A relationship between macular amyloidosis and notalgia paresthetica has been proposed (3, 4). This is a sensory nerve entrapment syndrome involving the posterior rami of T2–T6 nerve root associated mainly with degenerative changes in the vertebra. Patients typically present with unilateral pruritus of the mid-upper back in the distribution of T2–T6 dermatomes, occasionally accompanied by burning pain, paraesthesia and/or hyperesthesia, which results in a well-circumscribed hyperpigmented patch in the symptomatic area.
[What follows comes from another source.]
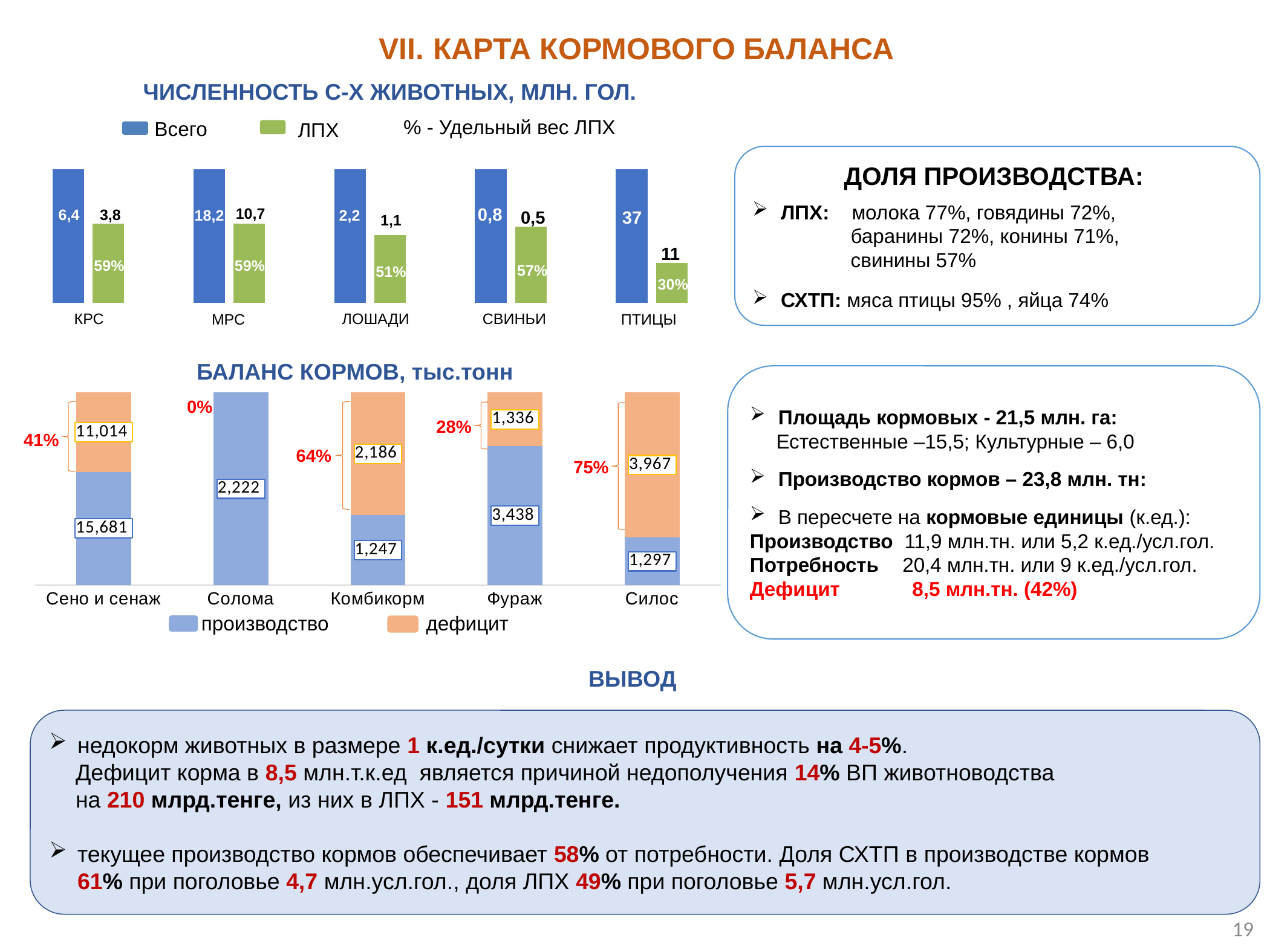
In the chart 'БАЛАНС КОРМОВ, тыс.тонн', what is the total of the stacked bar for Комбикорм? 3,433 In the chart 'БАЛАНС КОРМОВ, тыс.тонн', what is the 'дефицит' value for Силос? 3,967 In the chart 'ЧИСЛЕННОСТЬ С-Х ЖИВОТНЫХ, МЛН. ГОЛ.', which category has the lowest 'Всего' value? СВИНЬИ In the chart 'БАЛАНС КОРМОВ, тыс.тонн', what is the difference between 'производство' and 'дефицит' for Сено и сенаж? 4,667 In the chart 'ЧИСЛЕННОСТЬ С-Х ЖИВОТНЫХ, МЛН. ГОЛ.', what is the 'Всего' value for МРС? 18,2 What type of chart is 'БАЛАНС КОРМОВ, тыс.тонн'? Stacked bar chart In the chart 'ЧИСЛЕННОСТЬ С-Х ЖИВОТНЫХ, МЛН. ГОЛ.', how many animal categories are shown? 5 In the chart 'БАЛАНС КОРМОВ, тыс.тонн', which category has the highest 'производство' value? Сено и сенаж In the chart 'БАЛАНС КОРМОВ, тыс.тонн', what is the 'производство' value for Фураж? 3,438 In the chart 'ЧИСЛЕННОСТЬ С-Х ЖИВОТНЫХ, МЛН. ГОЛ.', how many series does the legend list? 2 In the chart 'ЧИСЛЕННОСТЬ С-Х ЖИВОТНЫХ, МЛН. ГОЛ.', what percentage share of ЛПХ is shown for ЛОШАДИ? 51% In the chart 'ЧИСЛЕННОСТЬ С-Х ЖИВОТНЫХ, МЛН. ГОЛ.', what is the 'ЛПХ' value for ПТИЦЫ? 11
It has been discussed whether macular amyloidosis and notalgia paresthetica represent three stages of one disease, are overlapping conditions, or are rarely associated (2–4). As notalgia paresthetica leads to itching, rubbing and scratching may secondarily lead to macular amyloidosis. A number of patients with clinical, but without histological, features of macular amyloidosis have been classified with “macular posterior pigmentary incontinence” (4). Our patient had no history of any spine or back disease and refused any radiological examinations. In addition, the clinical picture in this case differed greatly; the skin was affected on both sides of the vertebrae and the typical distribution around the scapula was missing.
Menthol is an old remedy containing major monoterpene in the essential oils of some menthe species (Lamiaceae) e.g. Menthe piperita, Menthe arvesis. It is a widely used over-the-counter topical for the treatment of, for example, pain. The antipruritic effect of menthol has been described for hydroxyethyl starch-induced (5), histamine-induced (6) and mustard gas-induced pruritus (7). A 1% menthol preparation had a significant antipruritic effect (6), whereas a 10% solution did not (8). Our patient describes topical menthol therapy as the best therapy she has ever received. The mechanism of antipruritic action in our patient is not clear, but the following aspects may be considered relevant: patients with chronic pruritus sometimes report relief of pruritus by applying cool showers or cool packs. The ability of menthol to chemically trigger the cold-sensitive TRPM8 receptors in the skin is responsible for the well-known cooling sensation that it provokes when inhaled, is eaten or applied to the skin (9). In this sense it is similar to capsaicin (10). Menthol has been shown to disperse through the stratum corneum, disrupt the regular organization of these structures, and increase drug partition and diffusion parameters (9, 11). The transient increase in transepidermal water loss (TEWL) suggests a possible role as a percutaneous penetration enhancer (8), e.g. for urea used in topical preparations. One study proposed that menthol fulfils the definition of a counter-irritant, but did not show any effects on histamine-induced itch, cold detection or cold pain sensations (8). Menthol has been shown to selectively activate κ-opioid receptors possibly explaining its antipruritic properties (12). A missense mutation in the OSMRE gene, encoding oncostatin M-specific receptor b (OSMRb), a component of the oncostatin M (OSM) type II receptor and the interleukin (IL)-31 receptor was found in three families with familial primary localized cutaneous amyloidosis (13). The expression of IL-31 receptor and OSMRb was detected in afferent fibres in the spinal cord and the dermis of the skin (14). It was speculated that the diminished innervation of epidermis and dermoepidermal juntion in lichen amyloidosis with hypersensitivity of the remaining nerve fibres may explain chronic and severe pruritus in lichen amyloidosis (15). A cross-talk between nerve fibres and cytokines might induce pruritus in lichen amyloidosis (13–15).
The authors declare no conflict of interest.